Archive for March, 2006

03/31 Tomabaem online light

On the side bar you’ll find a small form that accepts one chinese character, aka sinogram, and will return in the box below that the readings [Cantonese, Mandarin, Japanese, Korean and Viêtnamese] and meanings for this sinogram. This stuff was pulled from the UniHan database, as explained at the Tomabaem main page. Tomabaem Online is a derivate of the desktop app, and is built on indexes of the database that are made offline. Then, a little Python [thanks to 2.4’s unicode codecs, conversion from UTF-16 to UTF-8 is seamless] and grep later, and we have a winner! Which reminds me, I haven’t updated the indexes for a while, I shall do that now. I wrote an RB app that runs 11 threads [must. resist. temptation. to. rewrite. it. in. Erlang.] and the main routine reads the UniHan db and sends text to each thread depending on its content. Here’s a sample:

U+3400 kCantonese jau1
U+3400 kDefinition (same as U+4E18 丘) hillock or mound
U+3400 kHanYu 10015.030
U+3400 kIRGHanyuDaZidian 10015.030
U+3400 kIRGKangXi 0078.010
U+3400 kIRG_GSource KX
U+3400 kIRG_JSource A-2121
U+3400 kIRG_TSource 6-222C
U+3400 kMandarin QIU1
U+3400 kRSUnicode 1.4
U+3400 kSemanticVariant U+4E18
U+3400 kTotalStrokes 5

U+3400 gives me the sinogram’s codepoint, and depending on the kXXXXX tag, I pass each line to a thread storing the data in a separate file. The whole process takes two and a half minutes, and I guess I could do faster. But 160 seconds for 25MB of data is fast enough. So now the indexes are up to date :-) I need to update Tomabaem’s own db, will do that later.

dda> time ./threadIndexer/threadIndexer
Thread kSimplifiedVariant starting...
Thread kTraditionalVariant starting...
Thread kCantonese starting...
Thread kJapaneseOn starting...
Thread kJapaneseKun starting...
Thread kKorean starting...
Thread kMandarin starting...
Thread kVietnamese starting...
Thread kRSKangXi starting...
Thread kTotalStrokes starting...
Thread kDefinition starting...
Done dispatching in 150,204,884µs
Saving kSimplifiedVariant.idx
Saving [...]
Thread kSimplifiedVariant finished...
Thread [...] finished...

real    2m39.733s
user    1m54.760s
sys     0m6.600s

So. Okay, most of the time is spent dispatching, I could improve that…

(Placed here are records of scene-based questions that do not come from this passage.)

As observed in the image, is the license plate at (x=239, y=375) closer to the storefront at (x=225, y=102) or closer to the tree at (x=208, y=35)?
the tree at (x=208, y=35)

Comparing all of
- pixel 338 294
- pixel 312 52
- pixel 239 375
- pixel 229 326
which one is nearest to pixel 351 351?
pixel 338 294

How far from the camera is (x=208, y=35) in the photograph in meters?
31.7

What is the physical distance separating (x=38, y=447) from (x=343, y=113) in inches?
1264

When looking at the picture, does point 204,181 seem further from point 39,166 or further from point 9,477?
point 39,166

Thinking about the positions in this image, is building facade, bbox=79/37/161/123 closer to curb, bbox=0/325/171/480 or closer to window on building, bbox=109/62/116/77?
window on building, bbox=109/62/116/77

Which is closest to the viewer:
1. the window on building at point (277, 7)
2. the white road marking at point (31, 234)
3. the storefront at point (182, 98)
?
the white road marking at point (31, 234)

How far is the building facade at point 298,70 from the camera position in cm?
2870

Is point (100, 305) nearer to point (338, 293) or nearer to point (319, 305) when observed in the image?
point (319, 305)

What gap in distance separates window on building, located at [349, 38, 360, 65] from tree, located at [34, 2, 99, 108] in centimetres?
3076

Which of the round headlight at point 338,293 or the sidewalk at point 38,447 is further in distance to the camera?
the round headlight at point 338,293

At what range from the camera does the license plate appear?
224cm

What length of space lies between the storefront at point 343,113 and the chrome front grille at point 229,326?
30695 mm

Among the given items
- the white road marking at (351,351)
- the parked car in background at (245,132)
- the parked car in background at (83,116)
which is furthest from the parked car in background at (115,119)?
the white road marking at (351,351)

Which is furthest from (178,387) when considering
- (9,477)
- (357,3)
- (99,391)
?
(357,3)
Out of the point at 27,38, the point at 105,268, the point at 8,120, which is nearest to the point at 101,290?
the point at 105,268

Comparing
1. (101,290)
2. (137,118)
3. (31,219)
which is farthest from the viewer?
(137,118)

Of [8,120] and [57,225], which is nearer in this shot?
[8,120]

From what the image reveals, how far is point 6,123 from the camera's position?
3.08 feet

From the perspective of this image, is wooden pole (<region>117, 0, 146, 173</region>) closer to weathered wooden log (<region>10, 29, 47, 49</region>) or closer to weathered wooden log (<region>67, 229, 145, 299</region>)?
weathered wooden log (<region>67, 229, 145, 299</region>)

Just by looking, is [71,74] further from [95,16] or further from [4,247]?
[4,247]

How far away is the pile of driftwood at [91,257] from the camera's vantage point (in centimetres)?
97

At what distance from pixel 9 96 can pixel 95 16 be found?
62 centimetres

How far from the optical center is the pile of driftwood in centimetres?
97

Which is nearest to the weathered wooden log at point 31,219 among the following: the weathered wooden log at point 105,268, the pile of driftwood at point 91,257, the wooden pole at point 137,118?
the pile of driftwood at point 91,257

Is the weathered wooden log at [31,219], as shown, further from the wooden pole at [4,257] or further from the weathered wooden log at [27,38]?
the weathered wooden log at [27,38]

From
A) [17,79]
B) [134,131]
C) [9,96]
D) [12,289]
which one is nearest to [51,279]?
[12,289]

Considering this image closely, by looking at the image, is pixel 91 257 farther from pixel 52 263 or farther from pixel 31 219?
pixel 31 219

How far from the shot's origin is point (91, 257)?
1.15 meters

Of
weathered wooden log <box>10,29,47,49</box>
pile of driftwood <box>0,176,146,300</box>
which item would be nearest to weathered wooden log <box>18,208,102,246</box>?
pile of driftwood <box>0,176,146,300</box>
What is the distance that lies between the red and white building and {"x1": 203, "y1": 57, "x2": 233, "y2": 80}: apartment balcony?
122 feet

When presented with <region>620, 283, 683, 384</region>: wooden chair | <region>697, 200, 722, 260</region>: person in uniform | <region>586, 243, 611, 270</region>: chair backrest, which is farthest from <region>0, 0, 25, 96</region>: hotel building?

03/26 Stanford CS Education Library

Not everyone is lucky enough to enjoy a posh education at Stanford, but it shouldn’t prevent you to go to their Stanford CS Education Library and go through the material there. Pretty basic but good stuff. Currently dealing with Binary Trees (with a focus on C), and I am using this as Erlang tutorials, the DIY variant… There’s probably a good implementation of a binary tree [in the Chapter about Tuples of the Erlang doc], but I didn’t cheat and did it all on my own :D


Binary Search Tree

I have now a semi-functioning implementation of a binary search tree [a last minute “upgrade” of the code borked the lookup function, sigh]. It can, so far, create and add nodes to a parent, left or right; lookup a node well, when I fix the code that is…; calculate the maximum depth, minimum and maximum values, and the overall count of nodes; and mirror the tree – for some reason it took me more than 5 minutes, must be tired…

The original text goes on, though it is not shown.